**RECORDS:**
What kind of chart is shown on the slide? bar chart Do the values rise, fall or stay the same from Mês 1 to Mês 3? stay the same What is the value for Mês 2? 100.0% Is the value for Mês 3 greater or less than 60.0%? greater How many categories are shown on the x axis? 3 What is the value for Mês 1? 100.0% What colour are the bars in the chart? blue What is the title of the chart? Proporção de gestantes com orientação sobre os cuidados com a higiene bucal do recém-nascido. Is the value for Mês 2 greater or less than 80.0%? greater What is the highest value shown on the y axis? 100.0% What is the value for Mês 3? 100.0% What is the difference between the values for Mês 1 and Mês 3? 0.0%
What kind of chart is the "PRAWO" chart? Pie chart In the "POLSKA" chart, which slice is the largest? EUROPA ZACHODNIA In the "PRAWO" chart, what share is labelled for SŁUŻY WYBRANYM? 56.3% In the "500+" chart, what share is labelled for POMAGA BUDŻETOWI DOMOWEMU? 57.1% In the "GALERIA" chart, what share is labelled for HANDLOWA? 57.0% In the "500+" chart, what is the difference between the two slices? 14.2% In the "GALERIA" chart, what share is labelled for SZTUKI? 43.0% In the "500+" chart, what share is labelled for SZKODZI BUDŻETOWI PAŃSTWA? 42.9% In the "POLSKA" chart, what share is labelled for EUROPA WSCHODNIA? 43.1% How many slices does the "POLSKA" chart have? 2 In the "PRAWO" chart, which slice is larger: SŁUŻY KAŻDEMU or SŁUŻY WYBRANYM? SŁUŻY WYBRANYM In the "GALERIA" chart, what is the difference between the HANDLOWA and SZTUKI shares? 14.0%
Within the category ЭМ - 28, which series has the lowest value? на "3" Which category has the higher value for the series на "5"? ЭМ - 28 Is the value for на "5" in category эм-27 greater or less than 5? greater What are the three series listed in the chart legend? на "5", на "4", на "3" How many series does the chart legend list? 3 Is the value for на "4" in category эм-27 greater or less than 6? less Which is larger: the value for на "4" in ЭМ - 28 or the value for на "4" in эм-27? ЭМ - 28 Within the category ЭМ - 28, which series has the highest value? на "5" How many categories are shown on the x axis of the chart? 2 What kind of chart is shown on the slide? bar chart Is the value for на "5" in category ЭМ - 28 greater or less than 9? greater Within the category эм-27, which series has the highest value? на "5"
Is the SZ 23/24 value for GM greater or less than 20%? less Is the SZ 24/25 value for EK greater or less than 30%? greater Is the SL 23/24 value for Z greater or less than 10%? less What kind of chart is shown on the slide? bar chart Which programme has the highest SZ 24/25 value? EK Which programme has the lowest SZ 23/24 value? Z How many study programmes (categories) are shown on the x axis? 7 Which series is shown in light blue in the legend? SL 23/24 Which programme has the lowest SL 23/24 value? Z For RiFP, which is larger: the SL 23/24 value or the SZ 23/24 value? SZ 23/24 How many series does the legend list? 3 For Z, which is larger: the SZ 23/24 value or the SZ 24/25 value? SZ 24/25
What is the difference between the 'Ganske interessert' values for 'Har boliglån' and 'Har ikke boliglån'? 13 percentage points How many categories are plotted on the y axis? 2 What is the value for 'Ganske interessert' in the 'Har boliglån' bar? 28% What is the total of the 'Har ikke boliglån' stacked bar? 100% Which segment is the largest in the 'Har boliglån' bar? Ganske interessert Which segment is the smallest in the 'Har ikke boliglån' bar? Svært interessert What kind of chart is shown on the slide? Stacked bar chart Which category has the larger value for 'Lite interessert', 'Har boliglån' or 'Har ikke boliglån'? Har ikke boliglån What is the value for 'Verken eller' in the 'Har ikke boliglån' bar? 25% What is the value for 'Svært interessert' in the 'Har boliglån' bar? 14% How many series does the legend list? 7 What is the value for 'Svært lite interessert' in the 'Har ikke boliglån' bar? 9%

**EXERCISE REQUIREMENTS:** Copy out all of the material above, putting "above or below" in place of "greater or less than" wherever it occurs and leaving everything else unchanged.

**TASK RESPONSE:**
What kind of chart is shown on the slide? bar chart Do the values rise, fall or stay the same from Mês 1 to Mês 3? stay the same What is the value for Mês 2? 100.0% Is the value for Mês 3 above or below 60.0%? greater How many categories are shown on the x axis? 3 What is the value for Mês 1? 100.0% What colour are the bars in the chart? blue What is the title of the chart? Proporção de gestantes com orientação sobre os cuidados com a higiene bucal do recém-nascido. Is the value for Mês 2 above or below 80.0%? greater What is the highest value shown on the y axis? 100.0% What is the value for Mês 3? 100.0% What is the difference between the values for Mês 1 and Mês 3? 0.0%
What kind of chart is the "PRAWO" chart? Pie chart In the "POLSKA" chart, which slice is the largest? EUROPA ZACHODNIA In the "PRAWO" chart, what share is labelled for SŁUŻY WYBRANYM? 56.3% In the "500+" chart, what share is labelled for POMAGA BUDŻETOWI DOMOWEMU? 57.1% In the "GALERIA" chart, what share is labelled for HANDLOWA? 57.0% In the "500+" chart, what is the difference between the two slices? 14.2% In the "GALERIA" chart, what share is labelled for SZTUKI? 43.0% In the "500+" chart, what share is labelled for SZKODZI BUDŻETOWI PAŃSTWA? 42.9% In the "POLSKA" chart, what share is labelled for EUROPA WSCHODNIA? 43.1% How many slices does the "POLSKA" chart have? 2 In the "PRAWO" chart, which slice is larger: SŁUŻY KAŻDEMU or SŁUŻY WYBRANYM? SŁUŻY WYBRANYM In the "GALERIA" chart, what is the difference between the HANDLOWA and SZTUKI shares? 14.0%
Within the category ЭМ - 28, which series has the lowest value? на "3" Which category has the higher value for the series на "5"? ЭМ - 28 Is the value for на "5" in category эм-27 above or below 5? greater What are the three series listed in the chart legend? на "5", на "4", на "3" How many series does the chart legend list? 3 Is the value for на "4" in category эм-27 above or below 6? less Which is larger: the value for на "4" in ЭМ - 28 or the value for на "4" in эм-27? ЭМ - 28 Within the category ЭМ - 28, which series has the highest value? на "5" How many categories are shown on the x axis of the chart? 2 What kind of chart is shown on the slide? bar chart Is the value for на "5" in category ЭМ - 28 above or below 9? greater Within the category эм-27, which series has the highest value? на "5"
Is the SZ 23/24 value for GM above or below 20%? less Is the SZ 24/25 value for EK above or below 30%? greater Is the SL 23/24 value for Z above or below 10%? less What kind of chart is shown on the slide? bar chart Which programme has the highest SZ 24/25 value? EK Which programme has the lowest SZ 23/24 value? Z How many study programmes (categories) are shown on the x axis? 7 Which series is shown in light blue in the legend? SL 23/24 Which programme has the lowest SL 23/24 value? Z For RiFP, which is larger: the SL 23/24 value or the SZ 23/24 value? SZ 23/24 How many series does the legend list? 3 For Z, which is larger: the SZ 23/24 value or the SZ 24/25 value? SZ 24/25
What is the difference between the 'Ganske interessert' values for 'Har boliglån' and 'Har ikke boliglån'? 13 percentage points How many categories are plotted on the y axis? 2 What is the value for 'Ganske interessert' in the 'Har boliglån' bar? 28% What is the total of the 'Har ikke boliglån' stacked bar? 100% Which segment is the largest in the 'Har boliglån' bar? Ganske interessert Which segment is the smallest in the 'Har ikke boliglån' bar? Svært interessert What kind of chart is shown on the slide? Stacked bar chart Which category has the larger value for 'Lite interessert', 'Har boliglån' or 'Har ikke boliglån'? Har ikke boliglån What is the value for 'Verken eller' in the 'Har ikke boliglån' bar? 25% What is the value for 'Svært interessert' in the 'Har boliglån' bar? 14% How many series does the legend list? 7 What is the value for 'Svært lite interessert' in the 'Har ikke boliglån' bar? 9%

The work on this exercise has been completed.